But privacy experts say Google should do a better job communicating its policies to consumers.
“I don’t know how well people actually understand,” Jen King, director of consumer privacy at the Stanford Center for Internet and Society. She adds that the company should give people more options to opt out of data collection, instead of lumping things together.
Google has already been challenged on how it deals with transparency. Last year, the Associated Press reported that Google tracked people’s location even after they’d turned off location-sharing on their smartphones. The data was stored through a Google Maps feature called “Location History,” the same feature at issue in the Sensorvault database. Critics like the ACLU said Google was being disingenuous with its disclosures. The company later revised a help page on its website to clarify how the settings work. Last week, Google announced a feature that lets people auto-delete location, web and app history.
Bronstein also says a “small fraction” of voice queries from the Assistant are shared with a team at Google that works on improving the AI system, if users allow for that in the settings. He didn’t provide any details about how many “small” is. But he did say that in those cases, personal information is stripped from the voice audio.
The evolution of Duplex
In addition to giving the Assistant a jolt of speed, Google is also updating the project that stoked the most controversy at last year’s conference: Duplex.
The feature uses unnervingly human-sounding AI software to call businesses to book reservations and appointments on the behalf of Google Assistant users. Its AI mimics human speech, using verbal tics like “uh” and “um.” It speaks with the cadence of a real person, pausing before responding and elongating certain words as though it’s buying time to think.
Last year’s demo immediately raised flags for AI ethicists, industry watchers and consumers, who worried about the robot’s ability to deceive people. Google later said it would build in disclosuresso people would know they were talking to automated software.

● **Available data**:
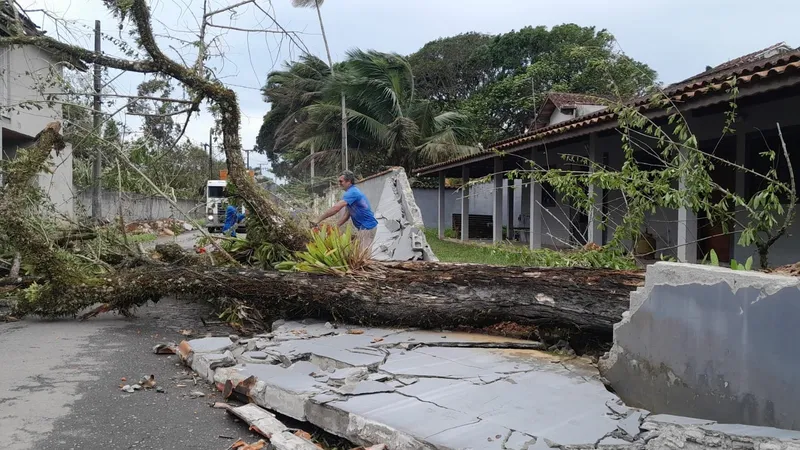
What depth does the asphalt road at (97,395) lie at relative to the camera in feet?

● **What is needed**: Can you reproduce the Google privacy and Duplex text word for word, from start to finish? This material comes from a separate source.

● **Answer for this exercise**:
But privacy experts say Google should do a better job communicating its policies to consumers.
“I don’t know how well people actually understand,” Jen King, director of consumer privacy at the Stanford Center for Internet and Society. She adds that the company should give people more options to opt out of data collection, instead of lumping things together.
Google has already been challenged on how it deals with transparency. Last year, the Associated Press reported that Google tracked people’s location even after they’d turned off location-sharing on their smartphones. The data was stored through a Google Maps feature called “Location History,” the same feature at issue in the Sensorvault database. Critics like the ACLU said Google was being disingenuous with its disclosures. The company later revised a help page on its website to clarify how the settings work. Last week, Google announced a feature that lets people auto-delete location, web and app history.
Bronstein also says a “small fraction” of voice queries from the Assistant are shared with a team at Google that works on improving the AI system, if users allow for that in the settings. He didn’t provide any details about how many “small” is. But he did say that in those cases, personal information is stripped from the voice audio.
The evolution of Duplex
In addition to giving the Assistant a jolt of speed, Google is also updating the project that stoked the most controversy at last year’s conference: Duplex.
The feature uses unnervingly human-sounding AI software to call businesses to book reservations and appointments on the behalf of Google Assistant users. Its AI mimics human speech, using verbal tics like “uh” and “um.” It speaks with the cadence of a real person, pausing before responding and elongating certain words as though it’s buying time to think.
Last year’s demo immediately raised flags for AI ethicists, industry watchers and consumers, who worried about the robot’s ability to deceive people. Google later said it would build in disclosuresso people would know they were talking to automated software.